The principle that the cdr in a list cell must point at another list is just a convention. If both car and cdr point at atoms, that will yield a pair, usually written like (1 . 2)

==Instructions==
- nil pushes a nil pointer onto the stack
- ldc pushes a constant argument onto the stack
- ld pushes the value of a variable onto the stack. The variable is indicated by the argument, a pair. The pair's car specifies the level, the cdr the position. So (1 . 3) gives the current function's (level 1) third parameter.
- sel expects two list arguments, and pops a value from the stack. The first list is executed if the popped value was non-nil, the second list otherwise. Before one of these list pointers is made the new C, a pointer to the instruction following $sel$ is saved on the dump.
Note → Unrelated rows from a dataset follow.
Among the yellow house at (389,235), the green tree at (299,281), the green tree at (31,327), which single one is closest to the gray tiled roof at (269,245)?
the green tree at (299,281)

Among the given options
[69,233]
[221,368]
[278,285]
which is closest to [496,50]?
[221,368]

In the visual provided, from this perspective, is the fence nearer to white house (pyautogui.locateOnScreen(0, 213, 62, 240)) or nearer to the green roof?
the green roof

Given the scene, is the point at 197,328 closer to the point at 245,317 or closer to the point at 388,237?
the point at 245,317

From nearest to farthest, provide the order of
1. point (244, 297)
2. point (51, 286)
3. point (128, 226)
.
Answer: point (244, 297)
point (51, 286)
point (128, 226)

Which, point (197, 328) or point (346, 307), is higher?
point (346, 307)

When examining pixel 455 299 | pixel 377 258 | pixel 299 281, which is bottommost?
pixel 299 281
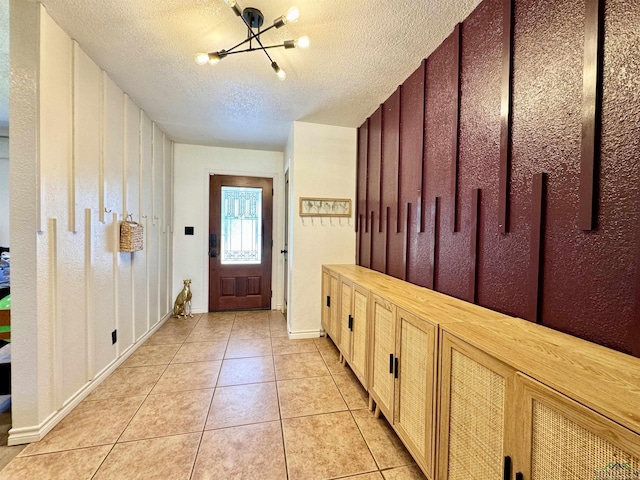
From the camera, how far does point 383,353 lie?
1674 mm

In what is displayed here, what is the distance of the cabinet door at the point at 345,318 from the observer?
228cm

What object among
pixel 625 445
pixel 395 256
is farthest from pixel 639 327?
pixel 395 256

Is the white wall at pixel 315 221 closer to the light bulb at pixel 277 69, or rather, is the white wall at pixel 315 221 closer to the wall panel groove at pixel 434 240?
the light bulb at pixel 277 69

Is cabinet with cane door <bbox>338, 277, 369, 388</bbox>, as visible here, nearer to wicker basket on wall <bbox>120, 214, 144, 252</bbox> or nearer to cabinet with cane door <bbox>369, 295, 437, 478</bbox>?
cabinet with cane door <bbox>369, 295, 437, 478</bbox>

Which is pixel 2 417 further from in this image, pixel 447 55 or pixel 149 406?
pixel 447 55

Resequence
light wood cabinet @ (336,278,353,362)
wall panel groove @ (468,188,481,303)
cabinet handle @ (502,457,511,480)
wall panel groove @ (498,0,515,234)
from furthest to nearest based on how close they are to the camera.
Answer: light wood cabinet @ (336,278,353,362), wall panel groove @ (468,188,481,303), wall panel groove @ (498,0,515,234), cabinet handle @ (502,457,511,480)

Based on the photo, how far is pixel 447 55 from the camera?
5.84ft

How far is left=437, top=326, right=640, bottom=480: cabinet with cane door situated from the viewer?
1.99 ft

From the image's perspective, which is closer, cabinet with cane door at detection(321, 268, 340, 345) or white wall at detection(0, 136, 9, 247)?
cabinet with cane door at detection(321, 268, 340, 345)

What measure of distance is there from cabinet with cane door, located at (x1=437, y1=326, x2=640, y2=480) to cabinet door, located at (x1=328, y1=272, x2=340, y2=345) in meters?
1.49

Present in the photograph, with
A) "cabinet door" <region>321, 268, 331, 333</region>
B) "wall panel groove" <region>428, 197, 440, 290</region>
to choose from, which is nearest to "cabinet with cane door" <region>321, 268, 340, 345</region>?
"cabinet door" <region>321, 268, 331, 333</region>

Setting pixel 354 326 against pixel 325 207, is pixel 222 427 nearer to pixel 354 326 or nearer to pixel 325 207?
pixel 354 326

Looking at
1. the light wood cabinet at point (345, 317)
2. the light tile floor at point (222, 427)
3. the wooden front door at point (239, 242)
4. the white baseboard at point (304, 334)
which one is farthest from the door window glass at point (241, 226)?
the light wood cabinet at point (345, 317)

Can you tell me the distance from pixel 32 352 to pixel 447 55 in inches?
127
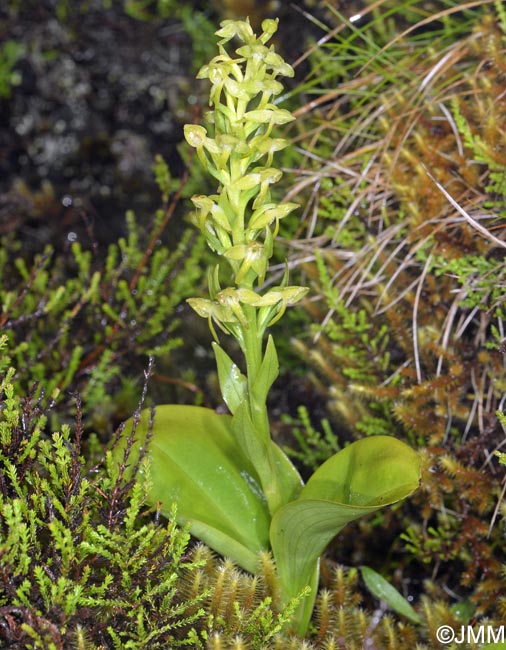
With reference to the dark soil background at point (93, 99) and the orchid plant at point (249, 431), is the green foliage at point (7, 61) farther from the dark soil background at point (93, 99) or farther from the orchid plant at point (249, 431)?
the orchid plant at point (249, 431)

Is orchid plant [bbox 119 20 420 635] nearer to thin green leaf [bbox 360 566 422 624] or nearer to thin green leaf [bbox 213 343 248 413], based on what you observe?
thin green leaf [bbox 213 343 248 413]

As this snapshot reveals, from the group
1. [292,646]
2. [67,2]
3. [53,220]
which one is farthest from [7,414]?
[67,2]

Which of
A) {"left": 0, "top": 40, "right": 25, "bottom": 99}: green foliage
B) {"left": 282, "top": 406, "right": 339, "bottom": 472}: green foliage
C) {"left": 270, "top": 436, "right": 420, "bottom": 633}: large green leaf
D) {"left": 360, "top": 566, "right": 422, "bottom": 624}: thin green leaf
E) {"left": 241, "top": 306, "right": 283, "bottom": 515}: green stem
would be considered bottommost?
{"left": 360, "top": 566, "right": 422, "bottom": 624}: thin green leaf

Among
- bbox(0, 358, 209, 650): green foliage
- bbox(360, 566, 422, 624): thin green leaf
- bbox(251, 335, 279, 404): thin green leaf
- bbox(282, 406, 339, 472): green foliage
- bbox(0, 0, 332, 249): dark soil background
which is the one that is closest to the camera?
bbox(0, 358, 209, 650): green foliage

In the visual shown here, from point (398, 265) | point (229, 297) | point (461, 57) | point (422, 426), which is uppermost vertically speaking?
point (229, 297)

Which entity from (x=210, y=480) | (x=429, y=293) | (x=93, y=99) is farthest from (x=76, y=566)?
(x=93, y=99)

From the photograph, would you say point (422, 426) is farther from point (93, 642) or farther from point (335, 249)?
point (93, 642)

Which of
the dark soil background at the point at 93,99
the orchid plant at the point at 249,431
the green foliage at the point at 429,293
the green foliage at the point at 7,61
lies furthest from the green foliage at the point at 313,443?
the green foliage at the point at 7,61

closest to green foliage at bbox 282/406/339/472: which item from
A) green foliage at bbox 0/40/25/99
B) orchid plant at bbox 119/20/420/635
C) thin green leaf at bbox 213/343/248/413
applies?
orchid plant at bbox 119/20/420/635

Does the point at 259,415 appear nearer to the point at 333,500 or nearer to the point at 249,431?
the point at 249,431
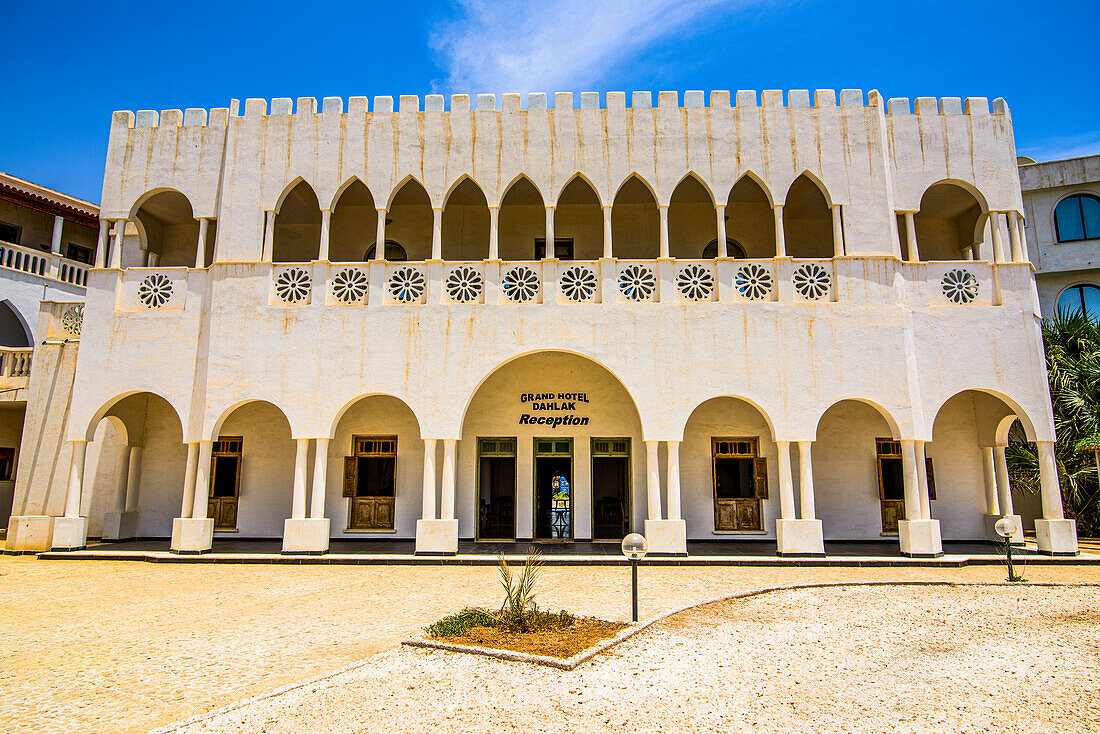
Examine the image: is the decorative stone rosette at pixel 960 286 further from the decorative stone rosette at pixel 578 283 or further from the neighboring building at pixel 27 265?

- join pops a list reference from the dump and makes this the new value of C. This instruction occurs at the end of both alternatives of a sel.
- ldf takes one list argument representing a function. It constructs a closure (a pair containing the function and the current environment) and pushes that onto the stack.
- ap pops a closure and a list of parameter values from the stack. The closure is applied to the parameters by installing its environment as the current one, pushing the parameter list in front of that, clearing the stack, and setting C to the closure's function pointer. The previous values of S, E, and the next value of C are saved on the dump.
- ret pops one return value from the stack, restores S, E, and C from the dump, and pushes the return value onto the now-current stack.
- dum pushes a "dummy", an empty list, in front of the environment list.
- rap works like $ap$, only that it replaces an occurrence of a dummy environment with the current one, thus making recursive functions possible

A number of additional instructions for basic functions like car, cdr, list construction, integer addition, I/O, etc. exist. They all take any necessary parameters from the stack.